Broadening Job Requirements

One of the best ways to make workplaces more diverse is by broadening job requirements and considering candidates of all education and skill levels. Companies like Google, Ernst & Young, and Apple have recently followed this route by no longer requiring a 4-year degree for some of their top jobs.

Many companies are also easing work experience minimums, with hiring for potential becoming an increasing practice. Instead of weeding candidates out for lacking direct experience, companies are looking at candidates who are teachable and who possess skills, personality traits, and abilities to be a valuable member of their team. This practice can bring industry diversity to workplaces and give opportunities to groups that are typically underrepresented in certain fields.

Writing Inclusive Job Descriptions

Language in job descriptions matters. Something as simple as a single word can completely alter the types of candidates who apply for a role. For example, one company realized that only 2% of developer hires were women, and they began to question why. After meeting with Angie Chang, VP of HackBright Academy, she narrowed it down to one reason: the use of the word “hackers” in their job description. Angie pointed out that words like “hackers” can be difficult for women to identify with and likely turned them away.

When writing job descriptions, it’s critical to be mindful of word choice. Avoiding gender-coded language, utilizing inclusive diction, and eliminating “must-have” skills are great strategies that encourage candidates to apply for your role. Finally, emphasizing your company’s commitment to D&I in your job posting can assure diverse candidates that they are applying to the right place.
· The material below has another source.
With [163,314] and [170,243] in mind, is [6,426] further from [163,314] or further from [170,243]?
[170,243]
Pre-Employment Assessments

Utilizing pre-employment testing is a great tool for hiring the best talent. While resumes and interviews can tell you what a candidate has accomplished, pre-employment assessments can provide you with powerful insights like aptitude, personality, and emotional intelligence that provide an objective way to evaluate potential, beyond just experience.

Because assessments provide insights into a candidate’s potential, they allow you to identify talent from diverse backgrounds, experiences, and education levels. Implementing these assessments may help you find a candidate from a background that otherwise may have been overlooked.

Shifting to Diversity, EQUITY, and Inclusion

While valuing diversity and a sense of belonging and inclusion is great, sometimes it is not enough. According to Catalina Colman, director of HR and inclusion at Built in, “Equity is the process of ensuring that processes and programs are impartial, fair and provide equal possible outcomes for every individual.”

DEI, or Diversity, Equity, and Inclusion, accounts for the fact that employees do not all start at the same level. Therefore, D&I efforts may require different methods to support the diverse groups they’re meant to serve. Many companies are embracing DEI, and it will likely continue to be a growing topic in discussion of fair and inclusive workplaces.